Trigonometric Functions and their Graphs

• The graph of a trigonometric function is a visual representation of how the function values behave in relation to a variable (in our case, the angle x).
• The graphs of the sine and cosine functions are called 'sinusoidal waves', due to their wavelike and periodic nature. These graphs repeat exactly every 2π units of measurement, demonstrating their periodicity.
• On the other hand, the graph of the tangent function is not a sinusoidal wave, but rather a series of vertical asymptotes that repeat every π units of measurement, also demonstrating its periodicity.

Aspects of Periodicity

• Period: It is the smallest positive value that, added to the function's domain, causes the function to repeat its values. For the sine and cosine functions, the period is always 2π. For the tangent function, the period is π.
• Amplitude: It is the absolute value of the maximum value that the function reaches. For the sine and cosine functions, the amplitude is always 1.
• Horizontal Shift: It is the shift of the graph on the x-axis. This causes a change in the angle values at which the function reaches its maximum or minimum values.
• Vertical Shift: It is the shift of the graph on the y-axis. This causes a change in the value at which the sinusoidal wave is centered.

Key Terms

• Periodic Function: A function that repeats regularly at equal intervals is called a periodic function. Trigonometric functions are classic examples of periodic functions.
• Sinusoidal Wave: It is a specific type of graph that occurs naturally in many physical phenomena, and is represented by the sine and cosine functions.
• Asymptotes: They are horizontal or vertical lines that the curve of a graph approaches infinitely as it moves further away from the axis.

Detailed Summary

Key Points

• Need for Periodicity: The Periodicity of Trigonometric Functions is an intrinsic characteristic that makes them unique and highly applicable in many contexts. The ability to repeat their values at equal intervals is crucial for describing cyclical physical phenomena, such as sound waves and circular motions.

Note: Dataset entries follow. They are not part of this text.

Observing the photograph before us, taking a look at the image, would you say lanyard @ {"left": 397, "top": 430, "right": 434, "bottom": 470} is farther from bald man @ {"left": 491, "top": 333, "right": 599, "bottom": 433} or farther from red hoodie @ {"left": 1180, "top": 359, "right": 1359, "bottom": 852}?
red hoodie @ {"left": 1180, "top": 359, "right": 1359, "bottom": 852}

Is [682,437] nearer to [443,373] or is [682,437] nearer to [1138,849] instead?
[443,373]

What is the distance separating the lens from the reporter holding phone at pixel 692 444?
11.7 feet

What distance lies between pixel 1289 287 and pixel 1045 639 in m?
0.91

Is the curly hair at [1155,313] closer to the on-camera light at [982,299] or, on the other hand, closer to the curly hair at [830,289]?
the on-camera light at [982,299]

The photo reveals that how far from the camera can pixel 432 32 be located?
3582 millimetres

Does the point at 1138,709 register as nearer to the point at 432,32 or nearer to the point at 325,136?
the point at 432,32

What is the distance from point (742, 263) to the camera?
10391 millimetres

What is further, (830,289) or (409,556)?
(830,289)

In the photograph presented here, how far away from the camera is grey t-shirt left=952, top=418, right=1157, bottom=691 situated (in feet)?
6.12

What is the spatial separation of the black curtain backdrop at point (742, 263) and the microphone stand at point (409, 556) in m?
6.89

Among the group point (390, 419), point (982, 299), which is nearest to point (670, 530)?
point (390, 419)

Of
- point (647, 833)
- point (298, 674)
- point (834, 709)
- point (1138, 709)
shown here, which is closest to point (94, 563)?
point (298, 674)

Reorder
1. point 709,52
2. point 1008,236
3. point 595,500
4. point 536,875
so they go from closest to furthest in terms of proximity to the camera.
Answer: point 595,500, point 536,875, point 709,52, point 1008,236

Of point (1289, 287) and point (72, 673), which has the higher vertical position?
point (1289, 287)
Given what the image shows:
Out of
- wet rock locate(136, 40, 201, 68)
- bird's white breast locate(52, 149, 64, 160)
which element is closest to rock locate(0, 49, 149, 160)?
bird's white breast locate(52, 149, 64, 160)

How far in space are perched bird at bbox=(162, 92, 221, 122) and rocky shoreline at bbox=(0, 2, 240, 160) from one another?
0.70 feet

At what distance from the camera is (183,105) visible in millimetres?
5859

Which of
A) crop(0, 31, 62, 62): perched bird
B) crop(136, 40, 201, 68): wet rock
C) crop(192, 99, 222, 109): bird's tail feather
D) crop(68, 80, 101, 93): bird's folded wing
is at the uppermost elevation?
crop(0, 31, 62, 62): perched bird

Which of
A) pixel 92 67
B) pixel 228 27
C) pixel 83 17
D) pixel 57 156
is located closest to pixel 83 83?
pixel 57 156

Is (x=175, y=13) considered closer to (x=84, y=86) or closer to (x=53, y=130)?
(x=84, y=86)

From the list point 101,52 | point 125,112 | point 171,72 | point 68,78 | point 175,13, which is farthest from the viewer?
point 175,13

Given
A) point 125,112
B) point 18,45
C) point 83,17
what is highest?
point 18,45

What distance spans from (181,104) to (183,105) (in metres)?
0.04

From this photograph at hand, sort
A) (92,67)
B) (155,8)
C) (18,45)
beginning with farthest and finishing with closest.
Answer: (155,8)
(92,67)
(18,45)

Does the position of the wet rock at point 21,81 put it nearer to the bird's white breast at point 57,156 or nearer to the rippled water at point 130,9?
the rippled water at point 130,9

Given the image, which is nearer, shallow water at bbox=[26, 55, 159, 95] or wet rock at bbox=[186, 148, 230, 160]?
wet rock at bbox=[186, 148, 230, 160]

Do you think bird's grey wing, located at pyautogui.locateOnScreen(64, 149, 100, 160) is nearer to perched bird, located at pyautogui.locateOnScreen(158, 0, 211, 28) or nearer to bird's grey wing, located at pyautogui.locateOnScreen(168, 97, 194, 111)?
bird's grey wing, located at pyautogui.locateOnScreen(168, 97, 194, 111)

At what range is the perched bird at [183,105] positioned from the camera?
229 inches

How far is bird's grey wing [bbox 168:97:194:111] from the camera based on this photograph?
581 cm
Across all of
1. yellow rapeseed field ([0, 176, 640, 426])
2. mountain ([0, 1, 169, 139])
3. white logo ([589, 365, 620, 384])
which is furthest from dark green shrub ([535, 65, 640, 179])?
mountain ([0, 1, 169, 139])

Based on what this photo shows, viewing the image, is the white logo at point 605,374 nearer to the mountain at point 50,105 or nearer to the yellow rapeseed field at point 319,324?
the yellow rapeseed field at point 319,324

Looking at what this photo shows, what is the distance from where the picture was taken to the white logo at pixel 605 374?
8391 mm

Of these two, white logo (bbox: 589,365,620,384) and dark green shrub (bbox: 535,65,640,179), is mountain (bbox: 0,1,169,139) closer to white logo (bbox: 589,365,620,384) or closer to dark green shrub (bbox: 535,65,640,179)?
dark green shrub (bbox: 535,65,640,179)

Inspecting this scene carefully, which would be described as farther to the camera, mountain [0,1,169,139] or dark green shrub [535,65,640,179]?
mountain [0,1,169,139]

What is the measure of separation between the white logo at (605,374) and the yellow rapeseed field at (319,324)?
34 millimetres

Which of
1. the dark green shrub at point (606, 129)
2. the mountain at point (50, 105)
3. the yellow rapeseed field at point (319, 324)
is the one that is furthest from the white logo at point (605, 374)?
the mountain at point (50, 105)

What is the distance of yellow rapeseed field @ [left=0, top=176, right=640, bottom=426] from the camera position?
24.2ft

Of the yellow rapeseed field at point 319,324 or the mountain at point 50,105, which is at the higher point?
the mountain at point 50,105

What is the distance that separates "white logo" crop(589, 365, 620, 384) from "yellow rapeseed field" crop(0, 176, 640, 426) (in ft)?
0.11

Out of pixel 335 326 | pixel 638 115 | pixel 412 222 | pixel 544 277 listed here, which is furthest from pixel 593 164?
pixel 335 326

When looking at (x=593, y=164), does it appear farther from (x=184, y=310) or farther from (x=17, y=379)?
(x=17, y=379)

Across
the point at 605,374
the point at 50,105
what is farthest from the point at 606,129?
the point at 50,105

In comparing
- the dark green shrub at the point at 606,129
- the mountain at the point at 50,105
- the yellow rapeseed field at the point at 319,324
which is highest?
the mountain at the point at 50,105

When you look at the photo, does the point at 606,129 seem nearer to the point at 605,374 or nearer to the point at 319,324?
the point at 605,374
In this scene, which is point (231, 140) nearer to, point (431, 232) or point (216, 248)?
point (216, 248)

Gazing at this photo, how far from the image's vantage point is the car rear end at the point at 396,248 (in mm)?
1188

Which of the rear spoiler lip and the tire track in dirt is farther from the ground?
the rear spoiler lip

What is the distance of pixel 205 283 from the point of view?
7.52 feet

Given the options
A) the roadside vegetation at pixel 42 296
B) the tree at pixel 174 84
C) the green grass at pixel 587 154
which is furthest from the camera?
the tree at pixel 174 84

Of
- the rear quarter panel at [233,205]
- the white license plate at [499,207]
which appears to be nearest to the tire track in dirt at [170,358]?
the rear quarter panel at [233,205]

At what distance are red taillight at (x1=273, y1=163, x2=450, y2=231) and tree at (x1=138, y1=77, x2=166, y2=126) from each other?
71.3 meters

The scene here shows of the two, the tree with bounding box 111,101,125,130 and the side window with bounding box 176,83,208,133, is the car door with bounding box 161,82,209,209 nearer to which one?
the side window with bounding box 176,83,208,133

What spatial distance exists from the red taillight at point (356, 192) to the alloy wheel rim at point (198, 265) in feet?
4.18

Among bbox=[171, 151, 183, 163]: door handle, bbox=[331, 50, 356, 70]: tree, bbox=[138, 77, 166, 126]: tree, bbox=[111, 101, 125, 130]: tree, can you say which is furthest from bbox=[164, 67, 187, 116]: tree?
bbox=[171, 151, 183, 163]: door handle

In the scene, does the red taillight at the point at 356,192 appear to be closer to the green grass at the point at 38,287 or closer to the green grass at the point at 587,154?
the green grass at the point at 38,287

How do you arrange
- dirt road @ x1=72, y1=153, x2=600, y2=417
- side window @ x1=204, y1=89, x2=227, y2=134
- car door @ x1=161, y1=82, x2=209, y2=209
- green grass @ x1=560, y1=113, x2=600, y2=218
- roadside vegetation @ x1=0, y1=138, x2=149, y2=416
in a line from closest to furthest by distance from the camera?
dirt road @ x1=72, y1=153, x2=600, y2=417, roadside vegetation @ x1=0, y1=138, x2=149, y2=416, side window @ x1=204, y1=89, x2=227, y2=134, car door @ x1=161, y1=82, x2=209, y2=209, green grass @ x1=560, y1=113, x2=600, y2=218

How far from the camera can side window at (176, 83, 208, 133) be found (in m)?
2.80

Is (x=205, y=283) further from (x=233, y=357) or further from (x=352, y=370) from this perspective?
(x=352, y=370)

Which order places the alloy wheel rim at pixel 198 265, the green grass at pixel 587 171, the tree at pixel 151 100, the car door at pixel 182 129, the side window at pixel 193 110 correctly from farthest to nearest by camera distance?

• Concept of Period: The period of a function is the smallest unit of measurement in which the function repeats. In the case of the sine and cosine functions, the period is always 2π (or 360°), and for the tangent function it is π (or 180°). This implies that, within any interval of 2π (or π, in the case of tangent), the function values will repeat.

• Horizontal and Vertical Shifts: In addition to the period, trigonometric functions can undergo shifts in the Cartesian plane, known as horizontal and vertical shifts. The horizontal shift causes a change in the location on the x-axis where the function reaches its maximum and minimum values, while the vertical shift changes the value at which the sinusoidal wave is centered.

Conclusions

• Advanced Trigonometric Manipulation: Understanding the periodicity of trigonometric functions allows for more effective manipulation of these functions and the analysis of cyclical phenomena in specific intervals. This has significant implications in various disciplines, including physics, engineering, and statistics.

• Application Beyond the Curriculum: The Periodicity of Trigonometric Functions is a concept that goes beyond the high school mathematics curriculum. It is the basis for advanced studies in calculus and algebra and has practical applications in various fields of science and engineering.

Exercises

1. Exercise 1: Given the graph of a trigonometric function, identify its period, amplitude, and whether there are any horizontal or vertical shifts.

2. Exercise 2: Let f(x) = sin(3x - π/2). What is the period, amplitude, and horizontal and vertical shifts of this function?

3. Exercise 3: Suppose the motion of a particle is described by the time function given by d(t) = 5sin(2t + π/3). What is the period of this motion? And the horizontal or vertical shift in the trigonometric function?